A former Mafia hit man turned private detective hunts down a serial killer who also used to moonlight as a mob hit man? Man, I really wanted to love this book. Sadly, I didn’t.
Isaiah Coleridge was introduced to us in Blood Standard, and to say that his backstory is complex is an understatement. He used to make his home in Alaska where he worked as a top notch killer for the Outfit, but after he had a bloody falling out with one of the bosses Isaiah was exiled to in upstate New York. Determined to leave his old ways behind Isaiah has become a private detective, but he also doesn’t mind jobs where his skills as an enforcer might come in handy. He also has to maintain a delicate relationship with the local mobsters so when one of them comes to him with an ugly job Isaiah is in no position to refuse.

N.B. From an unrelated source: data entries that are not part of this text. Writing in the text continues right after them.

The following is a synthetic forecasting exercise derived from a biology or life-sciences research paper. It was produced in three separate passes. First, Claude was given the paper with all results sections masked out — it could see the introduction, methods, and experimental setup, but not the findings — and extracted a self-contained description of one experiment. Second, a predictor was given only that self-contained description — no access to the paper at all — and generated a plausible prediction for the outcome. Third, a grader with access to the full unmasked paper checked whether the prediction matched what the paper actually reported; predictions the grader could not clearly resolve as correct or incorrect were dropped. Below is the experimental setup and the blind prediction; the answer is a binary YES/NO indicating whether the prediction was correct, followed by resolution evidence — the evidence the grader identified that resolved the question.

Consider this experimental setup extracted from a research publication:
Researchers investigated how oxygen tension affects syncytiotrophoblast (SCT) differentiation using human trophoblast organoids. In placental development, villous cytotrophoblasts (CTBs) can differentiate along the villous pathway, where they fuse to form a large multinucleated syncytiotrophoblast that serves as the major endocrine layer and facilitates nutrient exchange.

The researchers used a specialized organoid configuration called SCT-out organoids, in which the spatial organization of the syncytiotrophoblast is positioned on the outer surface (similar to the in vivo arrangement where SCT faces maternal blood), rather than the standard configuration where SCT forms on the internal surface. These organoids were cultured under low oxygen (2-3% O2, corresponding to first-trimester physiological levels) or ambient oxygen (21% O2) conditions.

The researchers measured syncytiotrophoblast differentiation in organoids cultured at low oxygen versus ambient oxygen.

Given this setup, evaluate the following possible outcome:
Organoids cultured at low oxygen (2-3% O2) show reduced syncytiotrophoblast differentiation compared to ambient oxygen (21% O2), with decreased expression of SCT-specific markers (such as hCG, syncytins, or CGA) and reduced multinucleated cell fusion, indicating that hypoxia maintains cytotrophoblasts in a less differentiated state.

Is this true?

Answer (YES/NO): YES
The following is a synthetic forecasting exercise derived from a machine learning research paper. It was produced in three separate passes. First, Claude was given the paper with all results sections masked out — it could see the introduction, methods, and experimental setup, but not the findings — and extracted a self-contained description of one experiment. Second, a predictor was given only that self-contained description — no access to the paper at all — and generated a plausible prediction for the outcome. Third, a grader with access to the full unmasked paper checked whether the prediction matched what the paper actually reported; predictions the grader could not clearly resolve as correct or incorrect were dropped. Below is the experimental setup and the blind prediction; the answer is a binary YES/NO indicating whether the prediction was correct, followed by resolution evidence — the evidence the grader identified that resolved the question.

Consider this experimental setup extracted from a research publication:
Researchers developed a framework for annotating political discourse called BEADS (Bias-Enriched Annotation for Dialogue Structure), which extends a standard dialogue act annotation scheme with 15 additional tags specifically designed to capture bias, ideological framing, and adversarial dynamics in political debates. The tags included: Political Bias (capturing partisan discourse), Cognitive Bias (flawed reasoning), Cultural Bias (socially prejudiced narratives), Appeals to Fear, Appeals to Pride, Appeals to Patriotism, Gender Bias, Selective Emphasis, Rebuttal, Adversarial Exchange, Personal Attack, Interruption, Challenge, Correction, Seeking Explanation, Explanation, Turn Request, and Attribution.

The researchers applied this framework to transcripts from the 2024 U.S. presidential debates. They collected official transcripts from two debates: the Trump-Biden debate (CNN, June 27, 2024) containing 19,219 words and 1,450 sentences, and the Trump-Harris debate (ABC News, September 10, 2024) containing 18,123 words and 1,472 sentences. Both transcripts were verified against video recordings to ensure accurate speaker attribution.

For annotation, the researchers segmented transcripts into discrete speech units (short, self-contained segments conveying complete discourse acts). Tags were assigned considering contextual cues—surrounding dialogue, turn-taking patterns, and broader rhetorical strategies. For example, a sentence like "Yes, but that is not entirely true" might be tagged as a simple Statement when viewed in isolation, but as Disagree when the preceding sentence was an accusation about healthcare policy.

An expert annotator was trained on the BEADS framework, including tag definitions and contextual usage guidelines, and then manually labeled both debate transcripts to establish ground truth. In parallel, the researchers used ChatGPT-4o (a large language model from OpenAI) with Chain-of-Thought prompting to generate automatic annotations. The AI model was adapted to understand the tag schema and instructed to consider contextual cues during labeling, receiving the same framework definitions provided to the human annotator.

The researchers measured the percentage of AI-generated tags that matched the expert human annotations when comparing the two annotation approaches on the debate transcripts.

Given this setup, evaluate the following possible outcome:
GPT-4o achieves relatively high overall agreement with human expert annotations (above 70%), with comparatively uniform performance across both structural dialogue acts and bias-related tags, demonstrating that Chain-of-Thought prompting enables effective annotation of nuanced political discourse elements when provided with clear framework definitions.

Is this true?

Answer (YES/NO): NO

Two of the local thugs have been murdered in gruesome ways, and the boss wants to know if they’re connected and who might be behind it. Isaiah reluctantly begins to check out it out and quickly learns that a legendary hit man long thought retired or dead might be behind it. It also turns out that this guy’s hobby when not killing people for money was killing people for fun. If the mob connections weren’t bad enough it also seems like this man might have ties to the military and there’s some very rich people in the mix as well. Despite his plate being pretty full Isaiah also has taken on a gig trying to protect a local woman from a family of thugs because she's dating the ex of one of them.
Sounds like a lot, doesn’t it? And it is. Frankly, it’s too much. This was my problem with the first book, too. There’s a great concept with an ex-mob hit man trying to kinda go straight but getting tangled up in bloody messes. However, everything has to get so complicated that it all gets bogged down as Isaiah just pinballs from one thing to the next. The core story of an ex-hit man hunting a legendary ex-hit man is great, but the bad guy can’t just be an insane serial killer too. He also has to be wrapped up in a vast conspiracy that is pretty ridiculous so I guess mob killer/serial killer just wasn’t enough.
And that’s kind of the problem to all of it. Barron has good ideas and is a capable writer, but he just never knows when to stop adding layers to the cake and focus on shaping the elements he already has into something edible. Eventually it just collapses on itself from it's own weight. For example, the big subplot in this book is dumped to the back burner and is pretty much resolved with a couple of sentences late in the book as action that we don't see. So it was just a distraction in an already overstuffed book.
There’s the core of a really cool character and series here, but it took too much effort for me to dig it out. More bloody violence and less plot, please.